Extract every line starting at the line that contains "Is the green stem" and ending with the final line of the data, inclusive; give only those lines, word for word.
** BEGIN PROVIDED DATA **
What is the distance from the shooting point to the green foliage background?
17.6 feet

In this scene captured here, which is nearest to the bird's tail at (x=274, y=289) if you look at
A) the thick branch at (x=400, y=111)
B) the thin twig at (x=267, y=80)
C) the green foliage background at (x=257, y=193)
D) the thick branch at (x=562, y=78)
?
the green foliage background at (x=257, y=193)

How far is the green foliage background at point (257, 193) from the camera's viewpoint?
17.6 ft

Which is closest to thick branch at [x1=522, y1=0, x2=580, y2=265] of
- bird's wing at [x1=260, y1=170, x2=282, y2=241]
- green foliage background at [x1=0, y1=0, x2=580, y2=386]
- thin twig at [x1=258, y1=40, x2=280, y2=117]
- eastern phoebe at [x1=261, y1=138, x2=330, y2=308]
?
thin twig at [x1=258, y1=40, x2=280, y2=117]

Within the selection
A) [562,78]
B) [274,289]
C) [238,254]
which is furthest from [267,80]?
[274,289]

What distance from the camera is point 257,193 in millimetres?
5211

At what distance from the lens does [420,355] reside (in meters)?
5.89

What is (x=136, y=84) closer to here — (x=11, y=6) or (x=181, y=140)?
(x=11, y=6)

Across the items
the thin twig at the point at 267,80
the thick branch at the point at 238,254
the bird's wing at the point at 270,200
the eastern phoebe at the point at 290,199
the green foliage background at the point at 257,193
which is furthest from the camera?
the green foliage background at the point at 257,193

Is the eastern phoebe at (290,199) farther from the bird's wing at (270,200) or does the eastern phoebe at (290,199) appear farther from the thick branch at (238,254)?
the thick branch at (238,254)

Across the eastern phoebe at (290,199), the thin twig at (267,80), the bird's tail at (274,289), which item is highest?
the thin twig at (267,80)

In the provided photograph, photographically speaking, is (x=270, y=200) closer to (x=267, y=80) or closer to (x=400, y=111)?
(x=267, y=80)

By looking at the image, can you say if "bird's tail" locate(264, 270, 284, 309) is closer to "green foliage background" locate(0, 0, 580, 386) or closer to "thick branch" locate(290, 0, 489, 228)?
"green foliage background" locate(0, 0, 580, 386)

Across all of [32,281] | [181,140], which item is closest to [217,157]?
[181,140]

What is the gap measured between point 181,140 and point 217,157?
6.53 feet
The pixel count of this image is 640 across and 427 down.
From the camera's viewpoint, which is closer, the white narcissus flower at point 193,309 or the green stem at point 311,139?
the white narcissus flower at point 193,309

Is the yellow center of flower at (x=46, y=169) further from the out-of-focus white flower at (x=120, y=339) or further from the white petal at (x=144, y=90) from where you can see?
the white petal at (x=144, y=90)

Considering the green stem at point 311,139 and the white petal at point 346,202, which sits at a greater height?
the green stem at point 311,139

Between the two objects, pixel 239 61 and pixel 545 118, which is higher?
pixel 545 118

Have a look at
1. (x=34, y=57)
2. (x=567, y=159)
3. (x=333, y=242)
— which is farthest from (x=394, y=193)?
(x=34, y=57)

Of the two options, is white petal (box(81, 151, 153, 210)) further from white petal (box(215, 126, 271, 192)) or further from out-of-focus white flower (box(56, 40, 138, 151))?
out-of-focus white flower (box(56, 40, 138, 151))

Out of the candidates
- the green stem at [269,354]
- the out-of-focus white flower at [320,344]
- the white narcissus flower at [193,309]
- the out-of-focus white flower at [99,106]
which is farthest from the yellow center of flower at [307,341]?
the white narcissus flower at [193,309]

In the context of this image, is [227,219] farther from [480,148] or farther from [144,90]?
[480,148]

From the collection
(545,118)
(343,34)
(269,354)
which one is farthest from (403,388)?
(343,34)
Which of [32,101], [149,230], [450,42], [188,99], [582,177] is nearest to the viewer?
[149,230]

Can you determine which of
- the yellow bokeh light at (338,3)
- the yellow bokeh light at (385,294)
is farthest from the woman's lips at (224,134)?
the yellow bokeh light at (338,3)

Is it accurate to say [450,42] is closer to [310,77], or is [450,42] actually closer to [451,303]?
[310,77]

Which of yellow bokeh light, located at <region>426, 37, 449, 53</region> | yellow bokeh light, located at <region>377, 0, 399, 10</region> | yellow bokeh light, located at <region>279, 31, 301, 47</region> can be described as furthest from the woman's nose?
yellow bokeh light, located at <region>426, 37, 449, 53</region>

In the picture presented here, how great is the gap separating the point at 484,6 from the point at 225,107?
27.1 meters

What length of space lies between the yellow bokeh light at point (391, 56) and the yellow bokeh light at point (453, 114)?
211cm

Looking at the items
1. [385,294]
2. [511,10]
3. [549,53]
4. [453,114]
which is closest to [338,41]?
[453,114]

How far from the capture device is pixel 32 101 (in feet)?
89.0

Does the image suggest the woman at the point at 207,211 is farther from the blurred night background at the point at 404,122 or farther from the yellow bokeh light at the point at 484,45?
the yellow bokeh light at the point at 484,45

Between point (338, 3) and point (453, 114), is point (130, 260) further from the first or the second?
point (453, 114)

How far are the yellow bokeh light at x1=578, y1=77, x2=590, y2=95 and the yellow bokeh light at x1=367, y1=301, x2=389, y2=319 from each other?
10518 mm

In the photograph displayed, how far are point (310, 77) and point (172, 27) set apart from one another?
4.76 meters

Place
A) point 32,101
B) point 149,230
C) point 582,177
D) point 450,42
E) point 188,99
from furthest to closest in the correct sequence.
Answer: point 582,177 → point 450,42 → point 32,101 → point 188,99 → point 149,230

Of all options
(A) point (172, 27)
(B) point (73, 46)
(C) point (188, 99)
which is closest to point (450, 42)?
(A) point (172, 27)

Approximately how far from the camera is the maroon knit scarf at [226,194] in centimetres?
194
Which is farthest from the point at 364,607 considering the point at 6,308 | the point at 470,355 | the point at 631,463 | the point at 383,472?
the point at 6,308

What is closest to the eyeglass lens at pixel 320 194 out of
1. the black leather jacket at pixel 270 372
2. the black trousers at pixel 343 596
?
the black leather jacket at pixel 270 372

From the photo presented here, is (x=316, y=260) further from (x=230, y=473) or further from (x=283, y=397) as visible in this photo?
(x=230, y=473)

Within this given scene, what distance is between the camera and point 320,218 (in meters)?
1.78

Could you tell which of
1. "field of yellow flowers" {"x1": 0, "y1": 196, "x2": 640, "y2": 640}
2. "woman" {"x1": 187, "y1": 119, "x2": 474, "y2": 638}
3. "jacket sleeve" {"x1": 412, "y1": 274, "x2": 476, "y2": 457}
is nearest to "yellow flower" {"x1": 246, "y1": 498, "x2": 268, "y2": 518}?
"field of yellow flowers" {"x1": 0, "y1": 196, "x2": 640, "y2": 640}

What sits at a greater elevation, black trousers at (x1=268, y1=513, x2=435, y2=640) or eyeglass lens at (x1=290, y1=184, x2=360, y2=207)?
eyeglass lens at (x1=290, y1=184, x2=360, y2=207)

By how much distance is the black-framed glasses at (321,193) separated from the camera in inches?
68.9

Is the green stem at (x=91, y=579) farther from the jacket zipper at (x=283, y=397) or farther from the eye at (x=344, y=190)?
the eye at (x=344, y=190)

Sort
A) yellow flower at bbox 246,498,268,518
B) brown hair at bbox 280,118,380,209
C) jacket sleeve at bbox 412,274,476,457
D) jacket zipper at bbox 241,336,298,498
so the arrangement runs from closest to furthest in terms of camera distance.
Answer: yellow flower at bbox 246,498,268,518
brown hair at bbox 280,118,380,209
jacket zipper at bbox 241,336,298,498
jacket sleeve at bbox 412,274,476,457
** END PROVIDED DATA **
→ ANSWER FOR THE TASK
Is the green stem at (x=91, y=579) farther from the jacket zipper at (x=283, y=397) or farther from the eye at (x=344, y=190)?
the eye at (x=344, y=190)

Sort
A) yellow flower at bbox 246,498,268,518
B) brown hair at bbox 280,118,380,209
C) jacket sleeve at bbox 412,274,476,457
D) jacket zipper at bbox 241,336,298,498
so the arrangement runs from closest to furthest in terms of camera distance.
Answer: yellow flower at bbox 246,498,268,518
brown hair at bbox 280,118,380,209
jacket zipper at bbox 241,336,298,498
jacket sleeve at bbox 412,274,476,457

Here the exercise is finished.